Extrait du texte »
=====

Les chasseurs, les chasseurs-bombardiers et les avions de reconnaissance appartenant de la 2 TAF étaient en appel constant durant toute la durée de l’opération Market Garden, lorsque la météo le permettait. Le 84e Groupe soutenait la seconde armée britannique et la Première Armée canadienne, ce qui permettait aux 29 escadrons du 83e Groupe (parmi lesquels quinze faisaient partie de l’ARC) d’épauler la charge pour l’opération Market Garden. Durant l’opération, le 83e Groupe a fait voler plus de 1 700 chasseurs et a effectué 1 300 sorties de soutien offensif et de reconnaissance.

Selon le plan, l’escorte des avions de transport incombait principalement aux unités des États-Unis, les avions de la 2 TAF n’assurant seulement qu’une protection intermittente. Les chasseurs canadiens et britanniques ont effectué des patrouilles offensives engageant les avions ennemis de façon périodique et attaquant des cibles inopinées au sol. La première perte de l’ARC est survenue lorsque le capitaine d’aviation Godfrey Addison Argument (âgé de 23 ans et originaire de Toronto, en Ontario), militaire du 33e Escadron, a perdu la vie lorsque son Spitfire a été atteint par un projectile antiaérien près d’Anvers, en Belgique.

Il ne serait pas le dernier.

Le 401e et le 441e Escadron ont combattu plus de 20 chasseurs allemands le 18 septembre au-dessus de Nijmegen, revendiquant la destruction de trois avions ennemis et l’endommagement de plusieurs autres, sans aucune perte ni aucun dommage de leur côté. Cependant, le 25 septembre, la Luftwaffe a commencé à se montrer en force et les combats aériens sont devenus plus fréquents... et mortels.

=====

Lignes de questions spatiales
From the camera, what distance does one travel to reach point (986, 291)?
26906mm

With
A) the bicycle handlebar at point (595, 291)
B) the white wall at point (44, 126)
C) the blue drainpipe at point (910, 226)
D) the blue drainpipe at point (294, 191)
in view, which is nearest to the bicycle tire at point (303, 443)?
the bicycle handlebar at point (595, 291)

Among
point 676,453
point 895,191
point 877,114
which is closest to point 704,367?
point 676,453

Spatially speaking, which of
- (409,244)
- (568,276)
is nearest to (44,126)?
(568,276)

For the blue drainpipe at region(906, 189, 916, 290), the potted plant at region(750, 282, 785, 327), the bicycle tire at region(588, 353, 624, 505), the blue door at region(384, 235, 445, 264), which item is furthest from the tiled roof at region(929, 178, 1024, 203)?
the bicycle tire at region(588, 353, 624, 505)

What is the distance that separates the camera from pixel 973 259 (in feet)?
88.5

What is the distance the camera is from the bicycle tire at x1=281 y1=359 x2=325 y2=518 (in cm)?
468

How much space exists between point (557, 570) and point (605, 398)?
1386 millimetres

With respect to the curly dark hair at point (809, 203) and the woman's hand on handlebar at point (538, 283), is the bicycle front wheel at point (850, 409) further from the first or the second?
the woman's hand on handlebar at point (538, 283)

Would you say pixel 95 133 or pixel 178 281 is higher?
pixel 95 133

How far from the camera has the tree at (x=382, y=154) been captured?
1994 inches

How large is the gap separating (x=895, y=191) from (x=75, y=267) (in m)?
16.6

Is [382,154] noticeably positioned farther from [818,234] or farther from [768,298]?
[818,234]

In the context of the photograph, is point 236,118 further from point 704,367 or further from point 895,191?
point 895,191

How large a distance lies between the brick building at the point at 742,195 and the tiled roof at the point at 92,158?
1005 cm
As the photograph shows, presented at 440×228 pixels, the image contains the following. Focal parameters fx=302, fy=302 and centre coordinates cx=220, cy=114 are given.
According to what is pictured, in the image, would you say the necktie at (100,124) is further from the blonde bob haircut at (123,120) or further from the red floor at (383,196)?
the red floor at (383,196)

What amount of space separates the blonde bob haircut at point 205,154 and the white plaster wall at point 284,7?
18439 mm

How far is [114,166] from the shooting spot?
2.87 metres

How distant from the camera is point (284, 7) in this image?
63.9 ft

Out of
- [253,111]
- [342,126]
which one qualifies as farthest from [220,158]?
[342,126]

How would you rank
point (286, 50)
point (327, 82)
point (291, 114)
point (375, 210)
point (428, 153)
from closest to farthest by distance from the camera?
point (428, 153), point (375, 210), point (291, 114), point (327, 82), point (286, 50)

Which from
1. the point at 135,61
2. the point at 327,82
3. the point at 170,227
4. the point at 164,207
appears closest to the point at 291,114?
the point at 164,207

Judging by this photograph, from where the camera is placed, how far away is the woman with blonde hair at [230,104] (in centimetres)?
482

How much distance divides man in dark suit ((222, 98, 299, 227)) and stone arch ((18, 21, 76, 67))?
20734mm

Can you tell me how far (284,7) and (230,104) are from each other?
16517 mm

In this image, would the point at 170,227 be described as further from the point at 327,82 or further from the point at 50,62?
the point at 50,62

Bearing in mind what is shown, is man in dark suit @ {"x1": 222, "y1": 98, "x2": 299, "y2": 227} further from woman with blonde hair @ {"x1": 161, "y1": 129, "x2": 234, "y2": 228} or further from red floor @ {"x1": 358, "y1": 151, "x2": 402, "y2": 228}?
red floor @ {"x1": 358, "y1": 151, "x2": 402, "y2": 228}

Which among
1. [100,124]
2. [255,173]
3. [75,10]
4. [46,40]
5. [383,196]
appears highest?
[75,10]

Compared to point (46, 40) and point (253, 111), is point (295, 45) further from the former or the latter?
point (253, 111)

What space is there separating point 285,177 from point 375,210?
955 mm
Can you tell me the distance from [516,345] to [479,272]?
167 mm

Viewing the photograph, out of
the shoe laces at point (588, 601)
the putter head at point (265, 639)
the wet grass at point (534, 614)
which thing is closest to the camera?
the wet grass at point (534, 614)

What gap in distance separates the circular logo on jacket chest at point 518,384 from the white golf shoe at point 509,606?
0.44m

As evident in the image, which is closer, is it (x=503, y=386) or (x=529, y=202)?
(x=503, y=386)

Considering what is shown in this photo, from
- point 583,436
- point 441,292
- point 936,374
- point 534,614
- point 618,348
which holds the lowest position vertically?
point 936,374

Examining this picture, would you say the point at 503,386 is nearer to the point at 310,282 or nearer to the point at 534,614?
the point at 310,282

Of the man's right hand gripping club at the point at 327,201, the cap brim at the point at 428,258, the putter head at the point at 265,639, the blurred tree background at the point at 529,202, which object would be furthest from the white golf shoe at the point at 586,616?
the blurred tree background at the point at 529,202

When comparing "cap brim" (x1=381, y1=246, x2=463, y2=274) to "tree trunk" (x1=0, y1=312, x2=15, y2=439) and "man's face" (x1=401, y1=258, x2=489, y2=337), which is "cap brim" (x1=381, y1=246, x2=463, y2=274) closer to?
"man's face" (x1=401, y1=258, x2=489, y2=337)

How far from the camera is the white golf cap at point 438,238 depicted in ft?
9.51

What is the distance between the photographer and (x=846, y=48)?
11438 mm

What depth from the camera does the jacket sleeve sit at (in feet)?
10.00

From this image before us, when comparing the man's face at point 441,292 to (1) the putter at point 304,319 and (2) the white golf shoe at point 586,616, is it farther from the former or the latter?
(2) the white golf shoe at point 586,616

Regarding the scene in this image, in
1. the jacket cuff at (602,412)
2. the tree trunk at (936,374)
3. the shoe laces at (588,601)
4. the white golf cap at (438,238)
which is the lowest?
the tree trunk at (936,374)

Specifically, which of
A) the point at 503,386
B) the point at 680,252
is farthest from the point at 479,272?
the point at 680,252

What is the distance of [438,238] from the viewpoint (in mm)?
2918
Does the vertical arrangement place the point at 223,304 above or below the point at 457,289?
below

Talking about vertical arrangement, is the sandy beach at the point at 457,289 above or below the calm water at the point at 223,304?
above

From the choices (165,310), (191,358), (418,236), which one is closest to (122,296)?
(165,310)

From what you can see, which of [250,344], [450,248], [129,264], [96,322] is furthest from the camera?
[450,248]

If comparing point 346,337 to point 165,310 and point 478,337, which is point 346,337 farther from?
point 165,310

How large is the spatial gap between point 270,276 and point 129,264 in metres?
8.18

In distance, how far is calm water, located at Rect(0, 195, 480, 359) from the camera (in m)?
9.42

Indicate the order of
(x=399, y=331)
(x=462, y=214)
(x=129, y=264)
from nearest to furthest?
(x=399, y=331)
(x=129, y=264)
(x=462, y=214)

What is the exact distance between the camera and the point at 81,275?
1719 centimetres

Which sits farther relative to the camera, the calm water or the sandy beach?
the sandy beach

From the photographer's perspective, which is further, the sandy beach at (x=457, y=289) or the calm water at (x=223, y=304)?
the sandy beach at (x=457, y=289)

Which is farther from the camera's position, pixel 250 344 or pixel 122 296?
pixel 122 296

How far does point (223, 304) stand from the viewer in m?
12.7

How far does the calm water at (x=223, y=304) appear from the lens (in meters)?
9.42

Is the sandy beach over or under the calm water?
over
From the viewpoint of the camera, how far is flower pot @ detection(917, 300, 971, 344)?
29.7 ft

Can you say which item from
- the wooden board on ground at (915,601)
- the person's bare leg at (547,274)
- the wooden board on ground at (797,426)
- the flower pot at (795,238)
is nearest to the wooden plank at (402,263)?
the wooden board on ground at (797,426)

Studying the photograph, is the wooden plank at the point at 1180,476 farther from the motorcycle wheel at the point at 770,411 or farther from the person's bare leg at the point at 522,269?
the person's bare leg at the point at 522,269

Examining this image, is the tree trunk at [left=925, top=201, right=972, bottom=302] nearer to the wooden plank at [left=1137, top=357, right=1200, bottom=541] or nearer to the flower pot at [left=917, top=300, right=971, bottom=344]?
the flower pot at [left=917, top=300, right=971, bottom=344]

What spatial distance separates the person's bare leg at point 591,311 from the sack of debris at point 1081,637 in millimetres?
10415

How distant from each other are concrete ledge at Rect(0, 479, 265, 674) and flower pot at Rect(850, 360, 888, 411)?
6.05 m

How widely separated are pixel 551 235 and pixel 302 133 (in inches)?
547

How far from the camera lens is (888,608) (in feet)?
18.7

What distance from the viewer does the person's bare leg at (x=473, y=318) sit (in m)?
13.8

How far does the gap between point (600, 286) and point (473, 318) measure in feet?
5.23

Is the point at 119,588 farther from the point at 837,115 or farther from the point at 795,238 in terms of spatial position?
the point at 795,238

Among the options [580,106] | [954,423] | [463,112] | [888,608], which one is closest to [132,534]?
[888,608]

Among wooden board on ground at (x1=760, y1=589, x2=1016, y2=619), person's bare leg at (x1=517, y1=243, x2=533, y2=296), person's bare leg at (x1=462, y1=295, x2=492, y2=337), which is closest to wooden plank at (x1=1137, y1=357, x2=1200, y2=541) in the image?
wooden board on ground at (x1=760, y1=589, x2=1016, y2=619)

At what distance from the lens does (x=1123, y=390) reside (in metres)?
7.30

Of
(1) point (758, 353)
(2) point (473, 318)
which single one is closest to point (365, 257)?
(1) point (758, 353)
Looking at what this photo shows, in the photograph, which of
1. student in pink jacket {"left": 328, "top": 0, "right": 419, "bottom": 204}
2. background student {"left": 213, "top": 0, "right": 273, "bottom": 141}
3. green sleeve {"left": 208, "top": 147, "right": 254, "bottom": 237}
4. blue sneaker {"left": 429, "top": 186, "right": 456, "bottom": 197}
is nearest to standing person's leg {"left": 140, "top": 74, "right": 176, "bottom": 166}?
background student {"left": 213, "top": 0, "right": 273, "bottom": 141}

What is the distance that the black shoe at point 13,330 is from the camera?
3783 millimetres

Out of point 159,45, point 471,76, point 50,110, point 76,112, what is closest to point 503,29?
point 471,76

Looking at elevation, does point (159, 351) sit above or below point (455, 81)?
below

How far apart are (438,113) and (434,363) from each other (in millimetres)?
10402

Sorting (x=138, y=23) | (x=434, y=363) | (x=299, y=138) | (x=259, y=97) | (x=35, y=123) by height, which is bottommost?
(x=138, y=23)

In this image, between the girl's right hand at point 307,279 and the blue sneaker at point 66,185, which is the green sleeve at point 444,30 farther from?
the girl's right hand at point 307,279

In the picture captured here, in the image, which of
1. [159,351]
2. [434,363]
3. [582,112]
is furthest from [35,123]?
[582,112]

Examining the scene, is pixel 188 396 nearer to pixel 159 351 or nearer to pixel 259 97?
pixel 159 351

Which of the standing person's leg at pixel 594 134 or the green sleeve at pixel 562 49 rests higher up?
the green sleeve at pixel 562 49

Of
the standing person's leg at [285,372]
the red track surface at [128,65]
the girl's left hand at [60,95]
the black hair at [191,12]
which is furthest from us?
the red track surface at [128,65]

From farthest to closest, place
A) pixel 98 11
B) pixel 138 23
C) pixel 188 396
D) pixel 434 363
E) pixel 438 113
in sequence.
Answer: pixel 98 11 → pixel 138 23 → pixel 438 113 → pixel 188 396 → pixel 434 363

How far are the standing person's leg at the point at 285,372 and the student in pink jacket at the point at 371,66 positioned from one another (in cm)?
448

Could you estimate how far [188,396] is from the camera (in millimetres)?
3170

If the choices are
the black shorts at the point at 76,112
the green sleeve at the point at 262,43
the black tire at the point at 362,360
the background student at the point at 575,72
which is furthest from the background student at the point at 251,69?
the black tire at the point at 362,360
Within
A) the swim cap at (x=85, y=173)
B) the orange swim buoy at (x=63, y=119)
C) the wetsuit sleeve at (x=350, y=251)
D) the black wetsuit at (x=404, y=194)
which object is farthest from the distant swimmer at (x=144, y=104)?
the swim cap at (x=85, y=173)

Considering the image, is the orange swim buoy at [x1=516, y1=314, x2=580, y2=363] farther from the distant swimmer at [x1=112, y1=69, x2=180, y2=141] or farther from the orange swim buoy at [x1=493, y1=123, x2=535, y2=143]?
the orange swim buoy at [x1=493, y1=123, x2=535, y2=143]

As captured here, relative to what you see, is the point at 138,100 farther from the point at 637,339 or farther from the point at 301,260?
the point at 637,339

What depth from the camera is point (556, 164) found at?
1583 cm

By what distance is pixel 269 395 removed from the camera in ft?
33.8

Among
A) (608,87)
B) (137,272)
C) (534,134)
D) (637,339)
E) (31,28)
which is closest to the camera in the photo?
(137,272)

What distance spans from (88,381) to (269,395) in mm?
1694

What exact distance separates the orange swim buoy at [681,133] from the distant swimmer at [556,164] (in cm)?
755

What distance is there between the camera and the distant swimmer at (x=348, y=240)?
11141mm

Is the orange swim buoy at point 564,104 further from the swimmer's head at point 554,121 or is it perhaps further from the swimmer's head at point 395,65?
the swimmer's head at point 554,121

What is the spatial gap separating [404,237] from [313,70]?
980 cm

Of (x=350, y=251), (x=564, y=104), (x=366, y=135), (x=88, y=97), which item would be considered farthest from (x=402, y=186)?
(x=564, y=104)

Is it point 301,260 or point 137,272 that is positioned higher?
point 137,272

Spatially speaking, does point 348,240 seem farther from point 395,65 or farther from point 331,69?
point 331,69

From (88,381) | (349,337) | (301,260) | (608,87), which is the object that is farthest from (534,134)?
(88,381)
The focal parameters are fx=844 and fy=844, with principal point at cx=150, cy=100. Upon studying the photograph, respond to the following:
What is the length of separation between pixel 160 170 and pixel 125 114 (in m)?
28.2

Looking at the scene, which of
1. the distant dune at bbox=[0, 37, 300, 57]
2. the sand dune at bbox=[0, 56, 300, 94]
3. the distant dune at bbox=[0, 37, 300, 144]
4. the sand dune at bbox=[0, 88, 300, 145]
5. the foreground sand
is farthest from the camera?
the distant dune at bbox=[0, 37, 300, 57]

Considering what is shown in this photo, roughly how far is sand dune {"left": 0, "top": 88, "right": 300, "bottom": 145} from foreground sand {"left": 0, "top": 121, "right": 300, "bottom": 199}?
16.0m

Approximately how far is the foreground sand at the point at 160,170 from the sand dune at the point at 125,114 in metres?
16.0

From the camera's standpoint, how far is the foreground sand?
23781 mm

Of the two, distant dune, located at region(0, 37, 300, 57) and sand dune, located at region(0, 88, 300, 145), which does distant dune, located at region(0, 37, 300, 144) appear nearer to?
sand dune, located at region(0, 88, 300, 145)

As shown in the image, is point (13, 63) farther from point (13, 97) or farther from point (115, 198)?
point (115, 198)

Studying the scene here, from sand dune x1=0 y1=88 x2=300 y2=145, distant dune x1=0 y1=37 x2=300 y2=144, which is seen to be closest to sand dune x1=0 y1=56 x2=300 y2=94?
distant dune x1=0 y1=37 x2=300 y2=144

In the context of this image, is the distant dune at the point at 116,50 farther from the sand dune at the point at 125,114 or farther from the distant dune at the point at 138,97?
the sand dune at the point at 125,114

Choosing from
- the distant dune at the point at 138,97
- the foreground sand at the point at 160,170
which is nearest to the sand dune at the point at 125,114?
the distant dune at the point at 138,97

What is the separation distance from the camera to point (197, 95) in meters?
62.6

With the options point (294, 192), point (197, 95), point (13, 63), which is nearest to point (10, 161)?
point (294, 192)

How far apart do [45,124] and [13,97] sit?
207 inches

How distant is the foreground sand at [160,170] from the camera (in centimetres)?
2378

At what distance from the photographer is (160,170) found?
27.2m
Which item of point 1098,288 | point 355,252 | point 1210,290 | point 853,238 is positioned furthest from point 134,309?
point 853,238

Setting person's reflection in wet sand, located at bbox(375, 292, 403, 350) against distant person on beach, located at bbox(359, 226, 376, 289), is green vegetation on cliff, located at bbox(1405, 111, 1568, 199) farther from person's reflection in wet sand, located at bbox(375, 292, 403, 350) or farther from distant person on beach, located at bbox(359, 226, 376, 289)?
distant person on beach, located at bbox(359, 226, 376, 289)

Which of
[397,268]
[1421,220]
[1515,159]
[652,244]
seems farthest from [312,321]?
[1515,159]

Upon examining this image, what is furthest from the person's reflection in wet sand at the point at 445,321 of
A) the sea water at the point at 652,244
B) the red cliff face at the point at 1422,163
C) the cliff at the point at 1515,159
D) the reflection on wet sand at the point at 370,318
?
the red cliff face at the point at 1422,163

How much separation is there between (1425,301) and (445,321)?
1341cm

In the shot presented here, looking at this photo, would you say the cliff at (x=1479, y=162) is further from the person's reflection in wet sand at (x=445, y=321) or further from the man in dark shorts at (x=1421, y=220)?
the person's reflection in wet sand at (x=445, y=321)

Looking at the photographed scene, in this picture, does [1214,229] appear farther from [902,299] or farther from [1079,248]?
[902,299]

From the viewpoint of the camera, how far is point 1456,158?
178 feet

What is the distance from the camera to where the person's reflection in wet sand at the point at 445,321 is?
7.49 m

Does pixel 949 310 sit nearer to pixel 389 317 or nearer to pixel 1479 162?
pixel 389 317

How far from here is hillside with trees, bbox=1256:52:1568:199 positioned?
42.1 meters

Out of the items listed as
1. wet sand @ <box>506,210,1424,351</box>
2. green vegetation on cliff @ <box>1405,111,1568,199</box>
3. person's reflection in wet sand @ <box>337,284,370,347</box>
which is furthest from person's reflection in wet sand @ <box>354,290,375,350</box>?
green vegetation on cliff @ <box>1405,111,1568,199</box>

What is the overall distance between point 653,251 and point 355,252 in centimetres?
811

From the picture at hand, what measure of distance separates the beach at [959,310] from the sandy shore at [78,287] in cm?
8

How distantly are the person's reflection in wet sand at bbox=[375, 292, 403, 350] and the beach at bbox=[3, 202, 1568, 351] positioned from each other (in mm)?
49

=====

Liste des tâches »
[A] D'après le texte sur l'opération Market Garden, combien de sorties de soutien offensif et de reconnaissance le 83e Groupe a-t-il effectuées ?
[B] Recopiez le passage du texte sur l'opération Market Garden qui va de « Il ne serait » à « fréquents... et mortels. », en remplaçant « Nijmegen » par « Nimègue ».
[C] Écrivez la suite du texte sur l'opération Market Garden à partir de l'endroit où il s'arrête.

Réponses »
[A] Le 83e Groupe a effectué 1 300 sorties de soutien offensif et de reconnaissance.

[B]
Il ne serait pas le dernier.

Le 401e et le 441e Escadron ont combattu plus de 20 chasseurs allemands le 18 septembre au-dessus de Nimègue, revendiquant la destruction de trois avions ennemis et l’endommagement de plusieurs autres, sans aucune perte ni aucun dommage de leur côté. Cependant, le 25 septembre, la Luftwaffe a commencé à se montrer en force et les combats aériens sont devenus plus fréquents... et mortels.

[C]
Tous les escadrons canadiens de Spitfire en vol ont signalé avoir affronté des hordes de chasseurs ennemis. De nombreuses revendications d’avions ennemis détruits et endommagés ont été faites, mais trois pilotes canadiens ont perdu la vie, notamment le capitaine d’aviation Errol Hilliard Willard Treleaven (âgé de 29 ans et originaire d’Elm Creek, au Manitoba), du 416e Escadron, le capitaine d’aviation Bernard Boe (âgé de 28 ans et originaire de Vancouver, en Colombie-Britannique) et le sous-lieutenant d’aviation Osman McMillan (âgé de 21 ans et originaire de Windsor, en Ontario), tous les deux du 441e Escadron.

Les avions de reconnaissance, volant seuls ou en paires, ont également subi des pertes.

Le 17 septembre, le Mustang piloté par le lieutenant d’aviation Henry James Muir (âgé de 22 ans et originaire de Trois-Rivières, au Québec), du 65e Escadron, a été abattu par un tir antiaérien au sud d’Eindhoven. Trois jours plus tard, le 20 septembre, le capitaine d’aviation John Wesley Cowling (âgé de 29 ans et originaire de Peterborough, en Ontario), du 430e Escadron, a perdu la vie lorsque son Mustang a été détruit dans la même région.

Les chasseurs-bombardiers alliés ont fait sentir leur présence le premier jour de l’assaut terrestre en aidant à percer une voie pour les chars du XXXe corps d’armée. Les Typhoon canadiens du 438e, du 439e et du 440e Escadron, armés de bombes de 225 kilogrammes, ont effectué de nombreuses sorties le 17 septembre, frappant à la fois des positions de tir de DCA et des points de résistance ennemis. À partir de ce moment, ces escadrons de l’ARC ont principalement effectué des missions de reconnaissance armées, attaquant des cibles inopinées.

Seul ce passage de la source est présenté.